Wer in den Zeiten der Krise kreativ ist und schneller auf neue Entwicklungen reagiert als die anderen, der kann unglaublichen Erfolg haben.

6. Im Osten lärmen, im Westen angreifen – Wo eine Krise ist, kann noch eine zweite sein

Wichtiger Ratschlag, bei jeder Krise sehr gründlich nach anderen Ereignissen Ausschau zu halten, die zeitgleich ablaufen. Manchmal werden Krisen aufgebauscht, genau um Burying zu betreiben. Dann gibt es gleich zwei Fallen auf einmal: Die vermeintliche Krise ist gar keine, und die eigentliche sieht man nicht. Aber es gibt auch den Fall, in dem die laute Krise echt ist, im Verborgenen aber noch eine zweite lauert, die viel gefährlicher ist.

7. Etwas aus dem Nichts schaffen – Manche Krise ist gar keine

Irgendwer kommt mit einer Story heraus, die viel Anklang findet. Daraufhin fürchten die anderen, den Anschluss zu verpassen, und bringen eine ähnliche Story. Um sie zu erstellen, gehen die beauftragten Journalisten nur noch selektiv durch die Welt und suchen nach dem Prototyp, der der Story entspricht. Egal, wie selten die Exemplare sind, sie werden gefunden und als Beispiel in der Story verarbeitet.
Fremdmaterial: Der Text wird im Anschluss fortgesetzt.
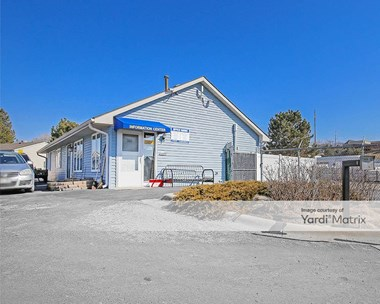 Storage Units for Rent available at 15909 Pacific Street, Omaha, NE 68118 Photo Gallery 1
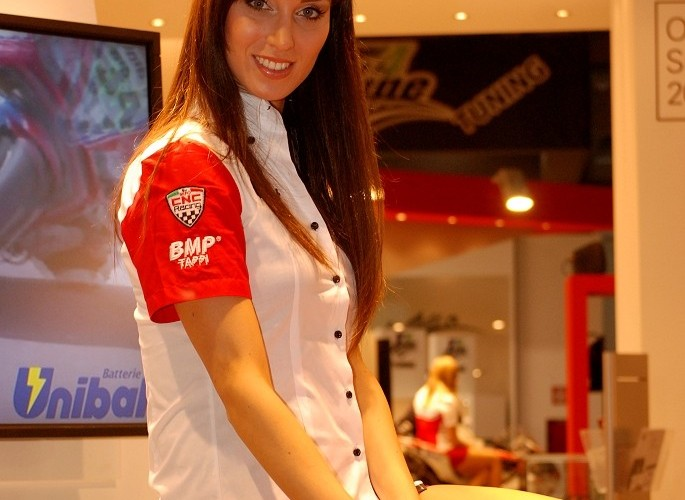 Unibat hostessa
Wenn dieser Ausnahmefall eine Krise ist, dann sprechen alle über eine Krise, die es gar nicht gibt.

Aber seien Sie vorsichtig. Nicht immer ist das Wissen um eine erfundene Krise hilfreich. Denn oft springt die Krise aus der Welt der Einbildung in die Welt des echten Lebens.

Eine aufgebauschte Gewalt kann echte Gewalttäter anziehen.

Dass Krisen aus dem Nichts geschaffen werden können, heißt nicht, dass es keine Krisen gibt. Es heißt nur, dass nicht jede Panik auch eine echte Krise als Ursache hat. Es ist deshalb wichtig, bei sich abzeichnenden Krisen die Argumente beider Seiten sehr genau anzusehen. Denken Sie daran, dass sich auch Experten gegenseitig beeinflussen.

8. Öffentlich den Weg ausbauen, heimlich nach Chencang marschieren – Die Gefahr kommt von dort, wohin niemand sieht

Krisen haben eine Tendenz, sich genauso zu entwickeln. Sie bestehen aus einem offensichtlichen und einem verborgenen Teil. Der offensichtliche bindet unsere Aufmerksamkeit, wogegen der verborgene einen Weg nimmt, der scheinbar nicht möglich ist.

9. Das Feuer am gegenüberliegenden Ufer beobachten – Das Strategem des sich freuenden Dritten

Krisen entstehen oft deshalb, weil eine eigentlich unangreifbar starke Macht sich seiner Stärke so sicher ist, dass sie sich in internen Streitigkeiten schwächt.

10. Hinter einem Lächeln den Dolch verbergen – Die Krise kennt viele falsche Freunde

In der Krise wird alles so stark durchmischt, dass wir unkooperatives Verhalten nicht mehr ohne weiteres bestrafen können.

Krisen werden sogar dadurch verstärkt, dass die normalen Methoden der Kooperation schlagartig nicht mehr funktionieren. Dessen ungeachtet sind Krisen allerdings zugleich Zeiten, in den Kooperation an unerwarteten Stellen und in unerwartetem Maße auftritt.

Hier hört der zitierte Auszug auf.